Given these constraints, you must first look at how to modify a container’s running filesystem from outside the container. By working outside the container there are no assumed dependencies or binaries. Additionally, deployment manifests won’t have to change and it becomes possible to sync files bidirectionally for totally arbitrary containers.
Working outside the container means that you need to directly modify the container’s FS from the host. OverlayFS, the default backend for Docker, extracts a container’s separate files onto the host’s FS. It then joins the different layers (base image vs working copy) together so that they look like one FS to the running container. You can sync files directly into the working copy’s overlay and have them show up inside the running container. Using this method, the container doesn’t require any outside knowledge of updates.
Kubernetes provides all the tools required to get this up and running. Ksync adds a daemonset to the cluster. This runs the agent (as a privileged container) on every host. The agent connects directly to the Docker daemon and discovers the path for a container’s working copy. The agent also runs a bidirectional syncing application that can move files from a developer’s laptop into the container itself. With hot reload, interpreted languages can have containers fully updated and restarted in under a second. This is massive for developer’s productivity! Code updates can go from a process that takes minutes to seconds.
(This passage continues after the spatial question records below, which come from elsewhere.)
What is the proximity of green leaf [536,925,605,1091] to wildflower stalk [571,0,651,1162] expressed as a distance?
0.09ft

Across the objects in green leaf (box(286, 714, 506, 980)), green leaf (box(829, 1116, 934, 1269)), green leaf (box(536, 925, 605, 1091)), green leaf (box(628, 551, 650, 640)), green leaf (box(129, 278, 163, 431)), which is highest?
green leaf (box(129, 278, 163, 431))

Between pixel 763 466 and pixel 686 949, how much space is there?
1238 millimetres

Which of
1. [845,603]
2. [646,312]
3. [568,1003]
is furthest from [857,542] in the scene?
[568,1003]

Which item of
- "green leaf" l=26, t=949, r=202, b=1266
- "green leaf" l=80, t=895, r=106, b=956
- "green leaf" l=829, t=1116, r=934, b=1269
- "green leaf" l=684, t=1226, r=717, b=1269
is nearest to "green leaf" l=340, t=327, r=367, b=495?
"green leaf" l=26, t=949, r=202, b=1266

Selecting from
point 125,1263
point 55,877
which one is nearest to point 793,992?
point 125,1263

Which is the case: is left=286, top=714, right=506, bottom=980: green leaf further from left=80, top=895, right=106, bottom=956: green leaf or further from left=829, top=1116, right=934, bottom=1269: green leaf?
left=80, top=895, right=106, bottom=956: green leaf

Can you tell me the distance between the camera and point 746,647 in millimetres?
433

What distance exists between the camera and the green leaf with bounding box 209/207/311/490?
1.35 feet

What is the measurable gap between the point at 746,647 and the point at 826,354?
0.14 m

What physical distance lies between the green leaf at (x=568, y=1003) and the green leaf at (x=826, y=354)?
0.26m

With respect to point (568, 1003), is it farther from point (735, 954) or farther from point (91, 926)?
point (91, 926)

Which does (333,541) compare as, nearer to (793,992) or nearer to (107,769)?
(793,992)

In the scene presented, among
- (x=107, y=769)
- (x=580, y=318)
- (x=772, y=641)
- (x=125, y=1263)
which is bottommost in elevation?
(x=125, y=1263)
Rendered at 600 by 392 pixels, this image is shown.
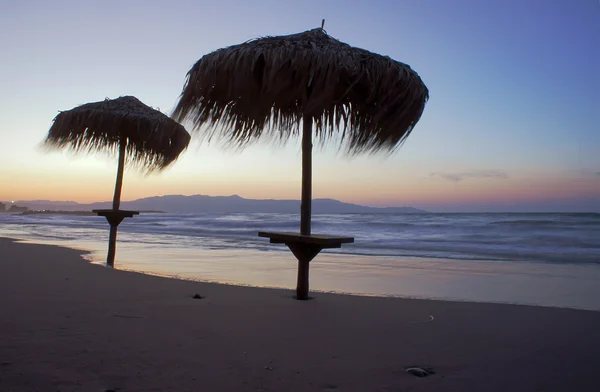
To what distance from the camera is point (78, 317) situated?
342cm

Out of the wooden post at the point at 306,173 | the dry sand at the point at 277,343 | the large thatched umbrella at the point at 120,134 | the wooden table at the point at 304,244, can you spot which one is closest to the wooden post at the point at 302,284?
the wooden table at the point at 304,244

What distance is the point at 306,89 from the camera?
13.3 feet

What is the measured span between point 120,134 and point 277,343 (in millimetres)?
5381

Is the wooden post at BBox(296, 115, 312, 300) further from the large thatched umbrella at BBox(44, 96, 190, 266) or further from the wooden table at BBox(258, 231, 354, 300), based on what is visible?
the large thatched umbrella at BBox(44, 96, 190, 266)

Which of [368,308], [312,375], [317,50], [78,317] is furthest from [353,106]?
[78,317]

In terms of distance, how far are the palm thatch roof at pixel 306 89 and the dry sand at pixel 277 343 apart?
5.78 ft

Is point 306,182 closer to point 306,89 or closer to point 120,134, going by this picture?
point 306,89

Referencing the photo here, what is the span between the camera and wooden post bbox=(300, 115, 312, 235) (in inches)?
168

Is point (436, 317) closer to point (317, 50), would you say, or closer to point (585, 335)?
point (585, 335)

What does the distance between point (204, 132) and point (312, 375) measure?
109 inches

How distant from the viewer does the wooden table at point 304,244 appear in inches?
152

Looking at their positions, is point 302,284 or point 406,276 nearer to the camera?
point 302,284

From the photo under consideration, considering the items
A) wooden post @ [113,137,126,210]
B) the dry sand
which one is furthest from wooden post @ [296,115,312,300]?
wooden post @ [113,137,126,210]

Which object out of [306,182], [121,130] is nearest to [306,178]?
[306,182]
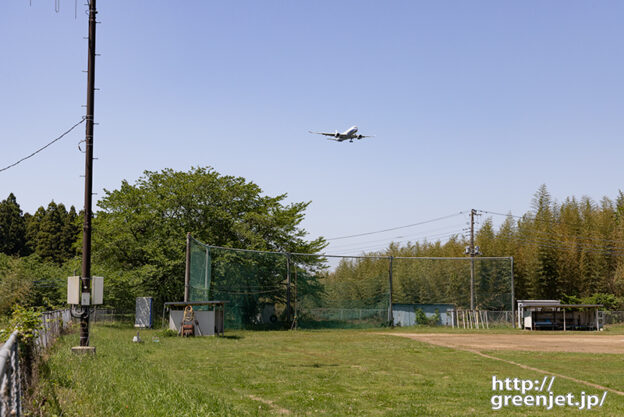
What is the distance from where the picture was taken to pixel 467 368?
16.3 metres

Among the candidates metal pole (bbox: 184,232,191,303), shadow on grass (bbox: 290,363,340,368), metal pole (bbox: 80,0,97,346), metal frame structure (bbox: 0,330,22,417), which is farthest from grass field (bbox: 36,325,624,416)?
metal pole (bbox: 184,232,191,303)

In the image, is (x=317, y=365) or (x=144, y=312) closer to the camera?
(x=317, y=365)

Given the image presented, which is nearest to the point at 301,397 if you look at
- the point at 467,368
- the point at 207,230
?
the point at 467,368

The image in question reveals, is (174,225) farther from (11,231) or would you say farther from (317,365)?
(11,231)

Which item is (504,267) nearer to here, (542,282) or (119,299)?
(542,282)

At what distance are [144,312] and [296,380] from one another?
26472 mm

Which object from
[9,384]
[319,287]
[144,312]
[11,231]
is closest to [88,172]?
[9,384]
Mesosphere started out with a solid foundation from Mesos. Early on we did some experiments to learn what the best business model was. We added plugins for Mesos, created some products to help with incident management in a scheduled world and had some limited success with Elastic Mesos. None of these were particularly sustainable business models for the company, unfortunately.
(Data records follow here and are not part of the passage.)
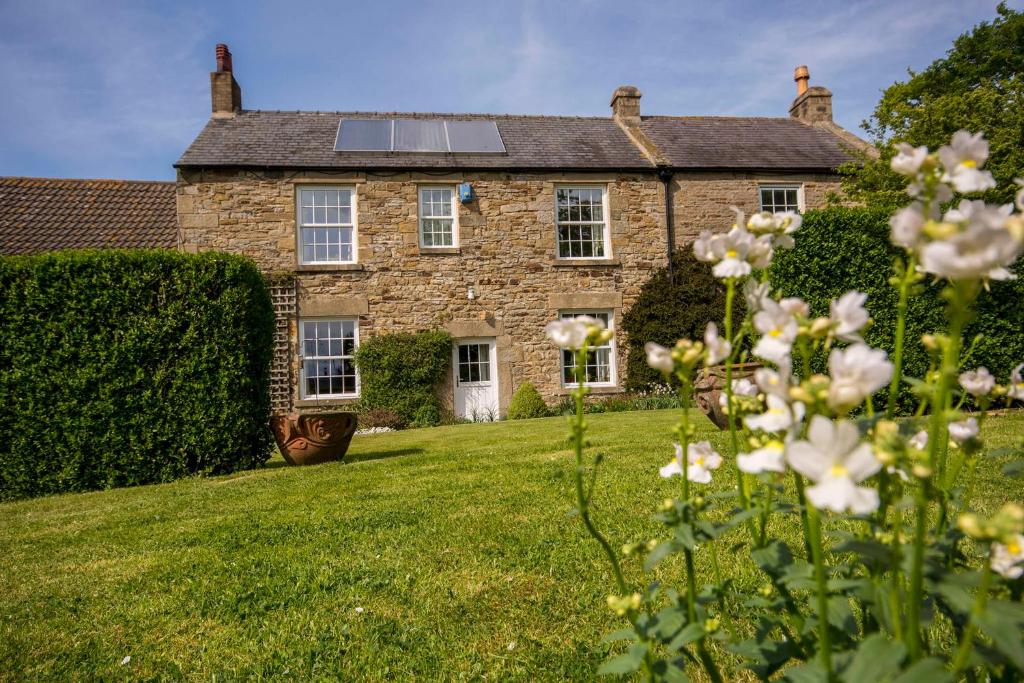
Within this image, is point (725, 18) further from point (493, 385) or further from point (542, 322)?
point (493, 385)

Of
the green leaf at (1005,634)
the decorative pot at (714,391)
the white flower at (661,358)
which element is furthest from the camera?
the decorative pot at (714,391)

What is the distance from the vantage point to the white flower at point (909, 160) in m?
1.11

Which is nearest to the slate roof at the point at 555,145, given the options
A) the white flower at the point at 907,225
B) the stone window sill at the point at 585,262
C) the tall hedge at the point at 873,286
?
the stone window sill at the point at 585,262

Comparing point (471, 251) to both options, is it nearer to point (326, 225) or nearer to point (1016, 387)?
point (326, 225)

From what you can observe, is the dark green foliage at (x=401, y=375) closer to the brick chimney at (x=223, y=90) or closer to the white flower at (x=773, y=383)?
the brick chimney at (x=223, y=90)

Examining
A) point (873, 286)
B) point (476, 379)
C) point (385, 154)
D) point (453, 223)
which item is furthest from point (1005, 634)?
point (385, 154)

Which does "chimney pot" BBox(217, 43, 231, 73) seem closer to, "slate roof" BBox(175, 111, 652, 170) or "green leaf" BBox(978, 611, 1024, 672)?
"slate roof" BBox(175, 111, 652, 170)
Taking some of the learnings from the Mesos CLI, I started to ask folks what makes a platform feel like an operating system. My hypothesis coming into this was the GUI. Imagine my shock when the unanimous answer was the package management system. Installing complex applications is such a common task in modern operating systems, it was the base requirement for day to day usage. Taking Mesos, building a package management system for it and bundling the tools required to actually run in production seemed like a good idea.
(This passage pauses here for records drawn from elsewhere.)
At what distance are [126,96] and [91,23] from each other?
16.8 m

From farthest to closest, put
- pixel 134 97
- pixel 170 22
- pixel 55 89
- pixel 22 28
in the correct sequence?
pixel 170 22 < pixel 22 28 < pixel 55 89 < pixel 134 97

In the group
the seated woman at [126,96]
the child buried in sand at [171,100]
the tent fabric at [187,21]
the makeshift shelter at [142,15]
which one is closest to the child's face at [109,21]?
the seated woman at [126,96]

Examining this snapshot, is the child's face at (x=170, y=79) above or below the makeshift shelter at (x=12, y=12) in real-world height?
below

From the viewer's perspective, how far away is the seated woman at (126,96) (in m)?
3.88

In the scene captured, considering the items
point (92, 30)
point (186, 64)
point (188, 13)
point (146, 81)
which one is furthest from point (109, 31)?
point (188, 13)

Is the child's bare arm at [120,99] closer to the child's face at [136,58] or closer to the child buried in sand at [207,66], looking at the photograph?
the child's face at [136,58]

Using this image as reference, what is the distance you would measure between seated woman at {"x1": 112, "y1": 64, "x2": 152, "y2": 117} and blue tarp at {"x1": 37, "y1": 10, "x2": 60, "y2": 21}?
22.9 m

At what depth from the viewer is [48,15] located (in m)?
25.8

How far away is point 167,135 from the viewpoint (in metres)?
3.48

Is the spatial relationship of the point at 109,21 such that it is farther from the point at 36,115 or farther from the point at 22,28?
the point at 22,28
To test whether DC/OS was a good idea or not, I built the original version out myself. This took the form of a React SPA running on top of a RoR app for all the visualization. A basic CLI provided write access to the Mesos API. I then automated the whole thing on top of GCE by using startup scripts. After asking for a couple increases in quota, it was possible to create 1k+ node clusters in under 5 minutes. Finally, there was no way I could create all the packages required to get users thinking about what they could do. So, instead of writing frameworks and packages for everything, I created a chameleon package. It could pretend to be different workload patterns and names to present how workloads would work on your mesos cluster. Humorously, this package has actually been downloaded more than 1m times! To get a feel of everything we’d put together, you can watch the original demo.
This all happened at just the right time. The idea of container scheduling was starting to catch on and I was one of the first to show how it worked, leading users to understand what it could do for them. We decided to make this all a reality and I started to define what DC/OS as a product would look like.
As I worked with the team to build something everyone could use, we continued to do some marketing efforts to show the larger story. One of these was through a partnership with Microsoft. I built out the script, demo application and infrastructure for Corey Sanders to go on stage at //Build and show mesos containers launched on Azure infrastructure.
For a take on how I saw scheduling changing how engineers build things, take a peek at my MesosCon talk. I try to explain why schedulers are empowering and break down the barriers that we’d built up. They provide the tools for engineers and operations to work together to get more reliable software out faster.